In case it is a database, a data model must be included in machine-readable format (e.g. .sql
) and a human-friendly diagram (e.g. ER model on .pdf
)
There are examples where data descriptions are made available in a human-relatable manner, such as the dataset nutrition labels style (Holland et al., 2018).
An example is A Statutory Article Retrieval Dataset → LINK TO EXAMPLE
Moreover, there are tools and software packages to generate automated “Codebooks” by only looking at the dataset
An example is Automatic Codebooks from Metadata Encoded in Dataset Attributes → LINK TO EXAMPLE.
These initiatives are helping us standardise data descriptions and are “Human Friendly”, which works perfectly. However, the FAIR principles FM-I1, FM-I2 and FM-R1.3 explicitly mention the need for Linked Data formats in order to gain the maximum level of Interoperability.
4. What is the relation between Data Descriptions and Linked Data?
When we create comprehensive Data Descriptions reusing terminologies of existing Ontologies, we could make available our dataset in a Linked Data format which makes it Interoperable with other datasets out there.
Imagine your dataset can be helpful to another researcher in the future. The future researcher can reuse your dataset and combine both by matching variable names with the Ontology identifiers.
There are several tools that help you to convert your dataset from a conventional format into a Linked Data format (e.g. RDF format)

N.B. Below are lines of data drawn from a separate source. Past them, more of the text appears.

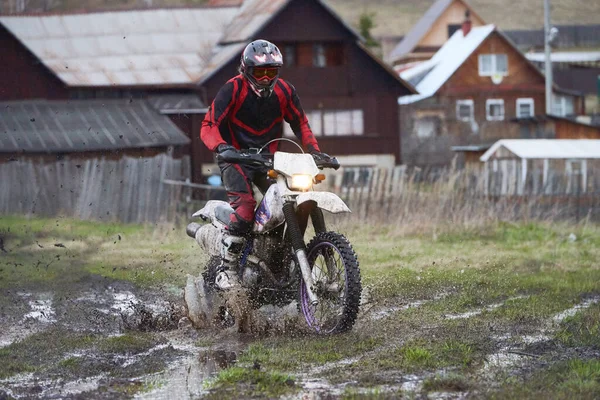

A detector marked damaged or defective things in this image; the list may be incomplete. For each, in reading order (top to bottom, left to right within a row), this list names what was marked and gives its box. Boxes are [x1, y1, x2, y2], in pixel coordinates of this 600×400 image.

rusty metal roof [0, 7, 239, 86]
rusty metal roof [0, 99, 190, 154]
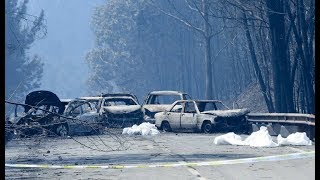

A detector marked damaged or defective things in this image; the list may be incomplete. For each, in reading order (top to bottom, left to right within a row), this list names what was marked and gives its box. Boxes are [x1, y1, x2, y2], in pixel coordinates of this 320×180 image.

burned pickup truck [6, 90, 67, 138]
burned car [8, 90, 67, 137]
burned sedan [8, 90, 67, 137]
charred car wreck [8, 90, 67, 137]
burned trailer [10, 90, 67, 137]
burned car [60, 99, 104, 136]
burned sedan [60, 99, 104, 136]
burned pickup truck [99, 93, 144, 127]
burned car [100, 93, 144, 127]
burned sedan [100, 93, 144, 127]
charred car wreck [100, 93, 144, 127]
burned trailer [100, 94, 144, 128]
burned car [142, 90, 190, 123]
burned sedan [142, 90, 190, 123]
burned car [155, 100, 250, 134]
burned sedan [155, 100, 250, 134]
burned pickup truck [155, 100, 250, 134]
charred car wreck [155, 100, 250, 134]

Tool | Source | GUI | Note |
---|---|---|---|
Open Refine | LINK | ✅ | Installation can be a hassle and takes a lot of memory |
RMLmapper | LINK | ❌ | Highly technical you need to know command line tools, prefered option of data engineers |
SDM-RDFizer | LINK | ❌ | You need to be familiar with programming languages |
SPARQL-Generate | LINK | ✅ | It is a good option if you are going to invest time in it since you can learn SPARQL language |
Virtuoso Universal Serve | LINK | ✅ | It’s nice but you have to pay for a license |
UM LDWizard | LINK | ✅ | It’s free, get the job done quickly, and you can publish data if you have a TriplyDB account → RECOMMENDED |
Exercise - Level Hard 🌶🌶🌶
Transform a dataset from XLSX format to RDF format using UM LDWizard
Download the following mock dataset: MOCK DATA
What ontology terms did you reuse to describe the data attributes?
Solution
There is no one single answer 🤓
Discussion
Scenario:
You are a digital history researcher, and your group will digitalize technology gadgets and artefacts that are not used anymore (e.g. VHS player), and it’s time to create data descriptions. However, there are no available Ontologies to describe the data records, given that they are contemporary historyDiscuss with your team what the researcher should do given that apparently there are no available Ontologies to describe their data
Key Points
‘Codebook’ or ‘data glossary’ are some other ways to name Data Descriptions.
Ontologies (in information science) are like public online vocabularies of community curated terms and their definitions.
By resuing Ontology terms or community accepted vocabularies, we aim to create a culture of recycling terminology by default.